Given exercise - Select and copy each line of the listing below that contains the word "furthest". Treat uppercase and lowercase letters as different.

Records for processing -
# # # # #

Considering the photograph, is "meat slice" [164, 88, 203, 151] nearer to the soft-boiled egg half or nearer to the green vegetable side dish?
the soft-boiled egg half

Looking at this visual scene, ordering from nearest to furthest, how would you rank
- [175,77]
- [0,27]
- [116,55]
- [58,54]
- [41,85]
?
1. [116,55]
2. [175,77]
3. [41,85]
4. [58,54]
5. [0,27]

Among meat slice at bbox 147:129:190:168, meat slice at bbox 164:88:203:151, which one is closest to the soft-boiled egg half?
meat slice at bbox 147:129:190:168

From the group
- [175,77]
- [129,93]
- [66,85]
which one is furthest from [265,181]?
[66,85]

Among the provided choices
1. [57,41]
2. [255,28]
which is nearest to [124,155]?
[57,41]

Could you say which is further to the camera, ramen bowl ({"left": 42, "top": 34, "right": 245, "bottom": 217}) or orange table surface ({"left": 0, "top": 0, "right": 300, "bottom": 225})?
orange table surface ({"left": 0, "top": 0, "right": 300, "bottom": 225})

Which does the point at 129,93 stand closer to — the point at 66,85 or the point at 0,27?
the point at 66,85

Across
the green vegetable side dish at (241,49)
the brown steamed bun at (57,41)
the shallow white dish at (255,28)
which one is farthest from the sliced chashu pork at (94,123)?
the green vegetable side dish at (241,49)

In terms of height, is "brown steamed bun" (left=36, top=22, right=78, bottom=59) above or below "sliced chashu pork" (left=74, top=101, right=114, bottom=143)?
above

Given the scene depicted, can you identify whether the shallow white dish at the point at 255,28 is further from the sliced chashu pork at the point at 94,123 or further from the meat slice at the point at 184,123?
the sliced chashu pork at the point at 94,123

# # # # #

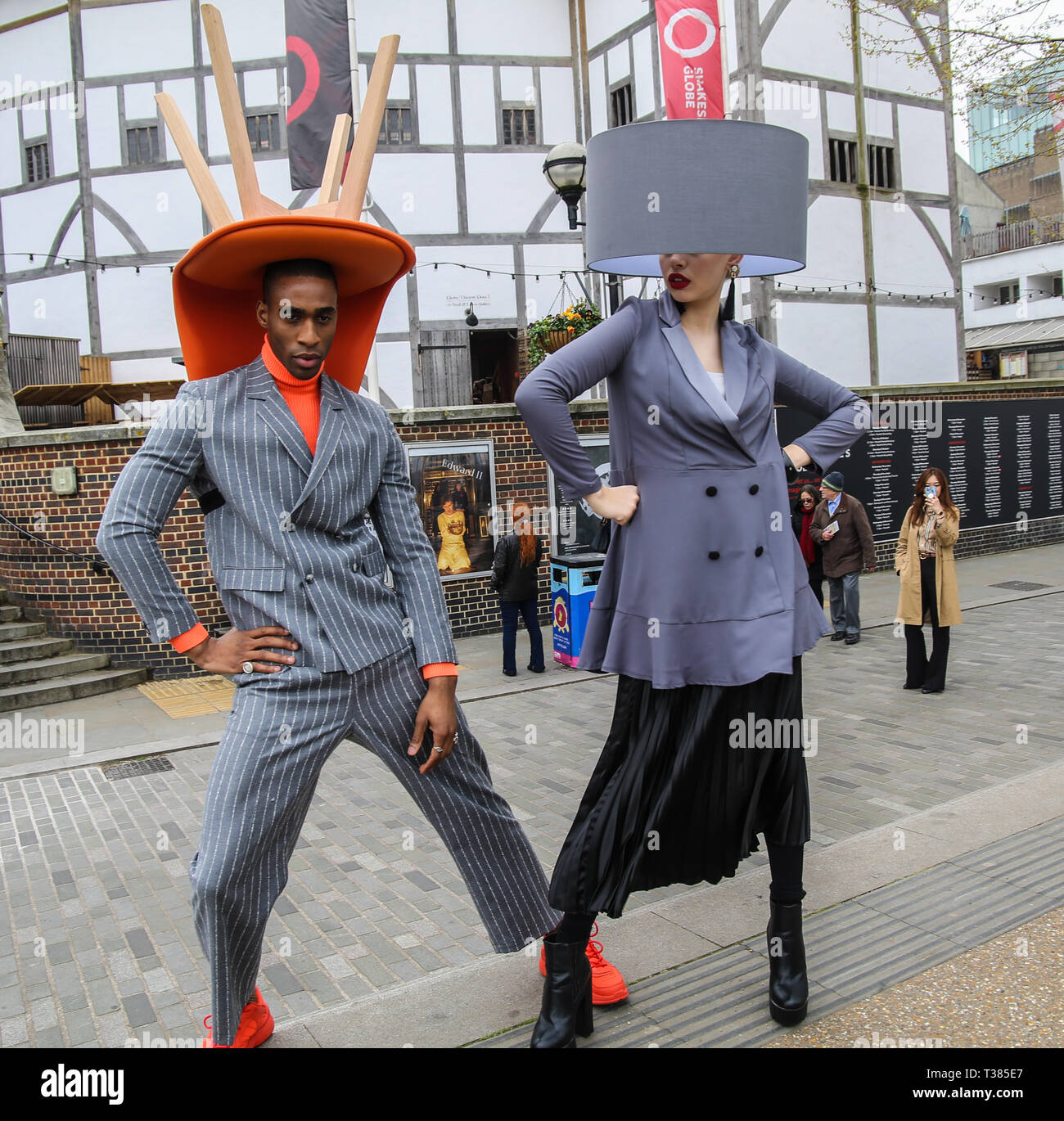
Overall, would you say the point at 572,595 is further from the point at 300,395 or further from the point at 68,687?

# # # # #

Complete output -
Looking at this visual scene, ordering from nearest to furthest, how would you rank
which one is furthest from [265,181]?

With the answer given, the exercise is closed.